All sharing stories during the Nimoy tribute were Devan Daniels, tourism administrator with the Vulcan and District Tourism Society, Shannon Clarke, assistant tourism administrator, Dayna Dickens, a former tourism co-ordinator who played an instrumental part in bringing Nimoy to Vulcan, Russell Skeet, Sun County radio personality, Shawn Webster, a local doctor, and Lyle Magnuson of the Vulcan and District Chamber of Commerce.
The story of how Nimoy made a visit to Vulcan started following the town’s failed 18-month campaign to hold the 2009 world premiere of the new Star Trek reboot.
After hearing of this defeat, Dickens picked up the phone at the Vulcan Tourism and Trek Station one day and the other end of the line was none other than Nimoy himself, inquiring about the failed attempt at holding the premiere.
While Nimoy wasn’t able to bring the world premiere to Vulcan, he was able to help persuade Paramount Pictures to invite 300 local residents to a sneak preview of the movie in Calgary.
Weeks later, the Vulcan Tourism and Trek Station received a call from a promoter for the Calgary Comic and Entertainment Expo inquiring if there was interest in forming a partnership to bring Nimoy to Calgary for the expo, kicking it all off by bringing Nimoy to Vulcan.
The partnership was successful and, in April 2010, Nimoy did in fact come to town.
The actor was presented with a bronze bust in his likeness and an imprint of his hand giving his trademark Vulcan salute was taken. The bust, along with the imprint of his hand, are on display in the downtown.
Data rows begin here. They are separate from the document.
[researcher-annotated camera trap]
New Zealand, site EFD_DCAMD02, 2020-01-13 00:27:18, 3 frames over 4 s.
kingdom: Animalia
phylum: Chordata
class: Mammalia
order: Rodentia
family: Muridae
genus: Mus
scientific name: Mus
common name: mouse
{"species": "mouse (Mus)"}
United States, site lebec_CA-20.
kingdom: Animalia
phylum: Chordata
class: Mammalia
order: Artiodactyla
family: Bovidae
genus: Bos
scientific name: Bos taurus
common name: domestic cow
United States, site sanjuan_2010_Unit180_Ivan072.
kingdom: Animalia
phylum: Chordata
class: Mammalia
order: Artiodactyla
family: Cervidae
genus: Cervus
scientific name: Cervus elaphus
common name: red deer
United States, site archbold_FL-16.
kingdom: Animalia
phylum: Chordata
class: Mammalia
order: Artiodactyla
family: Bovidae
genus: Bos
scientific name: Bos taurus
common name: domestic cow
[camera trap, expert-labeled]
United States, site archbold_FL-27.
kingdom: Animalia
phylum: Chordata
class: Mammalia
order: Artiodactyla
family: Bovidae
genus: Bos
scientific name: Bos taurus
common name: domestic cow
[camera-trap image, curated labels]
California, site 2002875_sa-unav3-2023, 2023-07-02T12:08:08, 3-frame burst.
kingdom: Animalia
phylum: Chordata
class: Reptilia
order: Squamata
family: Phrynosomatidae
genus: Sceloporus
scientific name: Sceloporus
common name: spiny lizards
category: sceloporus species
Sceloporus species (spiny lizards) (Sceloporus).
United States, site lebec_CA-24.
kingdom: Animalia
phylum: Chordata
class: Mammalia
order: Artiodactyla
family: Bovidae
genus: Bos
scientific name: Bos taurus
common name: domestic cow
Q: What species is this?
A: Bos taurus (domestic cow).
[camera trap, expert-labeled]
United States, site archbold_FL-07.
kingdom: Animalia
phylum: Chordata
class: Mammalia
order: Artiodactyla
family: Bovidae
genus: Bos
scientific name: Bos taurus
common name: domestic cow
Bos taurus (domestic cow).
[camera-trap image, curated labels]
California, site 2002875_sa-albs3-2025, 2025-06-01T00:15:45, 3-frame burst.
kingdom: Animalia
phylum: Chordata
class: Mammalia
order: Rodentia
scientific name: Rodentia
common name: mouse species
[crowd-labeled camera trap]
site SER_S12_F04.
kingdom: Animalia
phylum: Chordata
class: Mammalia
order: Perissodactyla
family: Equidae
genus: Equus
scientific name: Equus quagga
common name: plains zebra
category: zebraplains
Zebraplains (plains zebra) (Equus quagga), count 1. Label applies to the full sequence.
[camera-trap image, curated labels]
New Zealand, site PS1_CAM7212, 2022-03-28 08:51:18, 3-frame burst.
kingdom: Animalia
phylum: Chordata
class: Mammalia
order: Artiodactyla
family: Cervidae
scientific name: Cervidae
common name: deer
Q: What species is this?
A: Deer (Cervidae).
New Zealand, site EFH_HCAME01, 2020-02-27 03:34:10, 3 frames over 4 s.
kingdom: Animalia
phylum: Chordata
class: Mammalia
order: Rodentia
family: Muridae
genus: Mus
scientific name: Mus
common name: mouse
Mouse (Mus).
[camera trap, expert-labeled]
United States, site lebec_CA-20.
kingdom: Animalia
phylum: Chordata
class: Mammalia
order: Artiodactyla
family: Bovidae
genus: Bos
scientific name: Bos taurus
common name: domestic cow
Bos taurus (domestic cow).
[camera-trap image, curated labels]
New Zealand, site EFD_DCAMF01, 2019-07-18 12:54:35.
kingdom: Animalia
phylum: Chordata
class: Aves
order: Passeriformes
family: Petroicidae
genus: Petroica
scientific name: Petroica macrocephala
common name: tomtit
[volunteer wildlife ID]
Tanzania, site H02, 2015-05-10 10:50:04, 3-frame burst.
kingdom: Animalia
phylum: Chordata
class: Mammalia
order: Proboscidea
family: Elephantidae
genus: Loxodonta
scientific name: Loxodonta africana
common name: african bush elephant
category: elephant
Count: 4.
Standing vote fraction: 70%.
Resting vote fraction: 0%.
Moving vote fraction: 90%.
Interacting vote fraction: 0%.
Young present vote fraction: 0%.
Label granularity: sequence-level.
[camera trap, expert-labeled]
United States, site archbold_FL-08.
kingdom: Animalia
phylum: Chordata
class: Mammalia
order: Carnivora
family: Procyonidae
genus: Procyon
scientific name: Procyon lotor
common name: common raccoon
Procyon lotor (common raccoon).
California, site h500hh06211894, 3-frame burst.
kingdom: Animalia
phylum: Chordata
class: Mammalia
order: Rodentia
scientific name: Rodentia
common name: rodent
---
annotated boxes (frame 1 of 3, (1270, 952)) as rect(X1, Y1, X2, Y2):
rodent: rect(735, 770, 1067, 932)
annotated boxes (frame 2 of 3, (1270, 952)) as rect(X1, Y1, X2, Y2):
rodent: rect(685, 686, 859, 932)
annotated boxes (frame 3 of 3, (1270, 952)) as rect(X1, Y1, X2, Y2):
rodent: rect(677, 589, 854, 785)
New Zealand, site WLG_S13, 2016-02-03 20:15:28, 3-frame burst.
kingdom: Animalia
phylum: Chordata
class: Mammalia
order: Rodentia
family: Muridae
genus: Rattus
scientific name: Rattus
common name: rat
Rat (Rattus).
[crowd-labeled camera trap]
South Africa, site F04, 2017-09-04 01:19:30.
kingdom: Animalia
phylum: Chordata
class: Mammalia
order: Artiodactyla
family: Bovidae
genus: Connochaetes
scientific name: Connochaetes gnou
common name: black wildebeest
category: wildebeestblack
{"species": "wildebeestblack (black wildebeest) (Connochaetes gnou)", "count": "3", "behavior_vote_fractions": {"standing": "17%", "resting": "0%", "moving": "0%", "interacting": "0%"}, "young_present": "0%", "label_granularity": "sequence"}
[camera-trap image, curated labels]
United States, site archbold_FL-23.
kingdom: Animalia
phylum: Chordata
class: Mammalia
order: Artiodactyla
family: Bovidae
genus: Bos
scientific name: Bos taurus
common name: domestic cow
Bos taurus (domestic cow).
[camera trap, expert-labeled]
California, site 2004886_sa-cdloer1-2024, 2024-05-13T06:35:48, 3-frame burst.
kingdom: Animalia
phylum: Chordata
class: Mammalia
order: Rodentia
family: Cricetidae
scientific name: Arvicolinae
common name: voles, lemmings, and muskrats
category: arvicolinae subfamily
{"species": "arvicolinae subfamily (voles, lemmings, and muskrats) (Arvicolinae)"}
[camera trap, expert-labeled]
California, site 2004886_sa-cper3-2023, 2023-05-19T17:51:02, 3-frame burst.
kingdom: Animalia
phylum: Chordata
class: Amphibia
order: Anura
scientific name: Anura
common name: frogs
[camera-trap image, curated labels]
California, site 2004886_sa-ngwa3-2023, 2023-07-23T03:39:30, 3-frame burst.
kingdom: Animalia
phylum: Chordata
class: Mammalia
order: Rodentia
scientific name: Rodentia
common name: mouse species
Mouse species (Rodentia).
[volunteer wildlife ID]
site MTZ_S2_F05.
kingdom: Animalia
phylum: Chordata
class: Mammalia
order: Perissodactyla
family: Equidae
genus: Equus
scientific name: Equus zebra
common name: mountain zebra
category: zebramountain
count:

“He made me feel like i was welcome, he made me feel like I was a friend,” said Grant, who toured Nimoy him around Vulcan. “No matter where he was he didn’t look down on anybody.”
A video, prepared by MDC Productions, chronicling the life and times of Nimoy, was shown after the speeches.
A stain glass portrait of Spock was presented to the Vulcan Tourism and Trek Station by Vulcan Town Coun. Rick Howard, who spent over three weeks perfecting it.
One of the tribute’s attendees was Ron Mussli, a 57-year-old Star Trek fan from Calgary who made the trip specifically for the memorial.
“I loved the event. I’ve been a Star Trek fan since my teens, so it’s been about 45 years at least,” said Mussli during an interview.
“I wanted to see the memorial for Nimoy because I found him to be an exceptional character in the original series. It just felt appropriate to come down and enjoy the atmosphere.”
Another attendee, former Vulcan resident Jeff Cummings, drove from Edmonton for the event, both in a professional and personal capacity.
Cummings, a self-proclaimed Trekkie, works for The Lung Association of Alberta and the Northwest Territories.
“We thought we should be here today. Leonard Nimoy has done so much with regards to raising awareness about COPD.”
COPD impacts 80,000 Albertans and it is the No. 1 reason for hospital visits across Canada, said Cummings.
“We were really heartbroken when he passed away because he did so much after being diagnosed with COPD to raise awareness and prevention,” said Cummings during an interview.
“We were really touched on a personal level and it really impacted us. One of my co-workers broke into tears when he heard of Nimoy’s passing. He was so talented and down to earth. To be here today to see just how much of an impact he has in the town of Vulcan is truly amazing.”